◆ **TEXTE DONNÉ**
L'origine mystérieuse du narguilé
(shisha, houka, "pipe à eau")
L'on peut distinguer plusieurs hypothèses s'attachant à déterminer un lieu de naissance pour l'objet. Elles concernent l'Europe, l'Amérique, l'Inde, la Perse et l'Afrique. Ceux qui s'efforcent d'écrire l'histoire officielle du tabac signalent une origine américaine pour le tabac et européenne pour la transmission des modes d'usage de ce dernier, comme la pipe ordinaire, la chibouque ou même le narguilé. Résumé, l'argument consiste à affirmer que ce seraient les Européens qui auraient appris aux peuples de la région à fumer, notamment au moyen de la pipe. La proposition corollaire tranche que le cannabis n'aurait été inhalé, ni en Europe, ni en Afrique, ni ailleurs, avant l'arrivée du tabac.
L'hypothèse d'une origine américaine est née du croisement de spéculations sur des modes d'usage du tabac à partir de calebasses en Amérique et de travaux immenses comme ceux d'un savant du début du siècle (Leo Wiener) qui soutenait que le fait de fumer le tabac aurait été importé de ce dernier continent en Afrique plusieurs siècles avant l'arrivée des Européens. Ivan Van Sertima a enrichi l'apport du premier en s'efforçant, à son tour, de montrer que des hommes africains ont bien vécu en Amérique avant la découverte de ce dernier continent et en ont rapporté des usages comme celui de fumer dans des pipes.
La " piste " indienne manque de sources. Aussi nous limiterons-nous ici à ne citer que deux auteurs sans poursuivre la discussion. Joachim A. Frank affirme ainsi librement que " deux mille ans avant la découverte du tabac, on fumait déjà, semble-t-il une pipe à eau, la Dhoom Netra, qu'on bourrait d'herbes aromatiques et médicinales et aussi très probablement de drogues ". Günay Gercek estime, sans autres précisions, que le narguilé est né en Inde et que lors de son arrivée dans l'Empire Ottoman, il bénéficia de l'ajout inventif d'accessoires comme le bec du tuyau d'aspiration et le fourneau.
L'origine persane est notamment mise en avant par B. M. Du Toit au terme d'enquêtes ethnographiques en Afrique australe. Le chercheur s'est intéressé à l'origine du dagga (cannabis) et signale à plusieurs reprises l'usage de la pipe à eau " dakka ". Depuis l'Iran contemporain, un chercheur, Hasan Semsar, attribue l'invention du narguilé au " génie persan ", ex-nihilo, sans donner plus de détails sur l'apparition d'une telle innovation dans la manière de fumer.

◆ **MATÉRIEL FOURNI**
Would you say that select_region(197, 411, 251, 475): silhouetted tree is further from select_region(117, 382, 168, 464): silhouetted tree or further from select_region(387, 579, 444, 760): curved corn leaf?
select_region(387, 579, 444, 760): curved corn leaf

◆ **CONSIGNE 1**
Dans le texte sur l'origine du narguilé, quel chercheur attribue l'invention du narguilé au « génie persan » ?
◆ **CONSIGNE 2**
Prolongez le texte sur l'origine du narguilé après son dernier paragraphe.
Vous n'avez pas besoin de la liste.

◆ **ZONE DE RÉPONSE 1**
Hasan Semsar.

◆ **ZONE DE RÉPONSE 2**
La possibilité d'une origine africaine pour la pipe à eau a été considérée par des spécialistes comme Alfred Dunhill
et John Edward Philips. Le premier fait de la pipe à eau " dakka " des " Hottentots " (Khoikhoin), localisés au sud du continent, l'ancêtre du narguilé. Quant au texte du second, il se fonde sur une discussion détaillée et technique, notamment à propos des fouilles entreprises et des problèmes de datation posés à Hyrax Hill au Kenya, Sebanzi en Zambie, Engaruka en Tanzanie et en d'autres lieux du continent africain.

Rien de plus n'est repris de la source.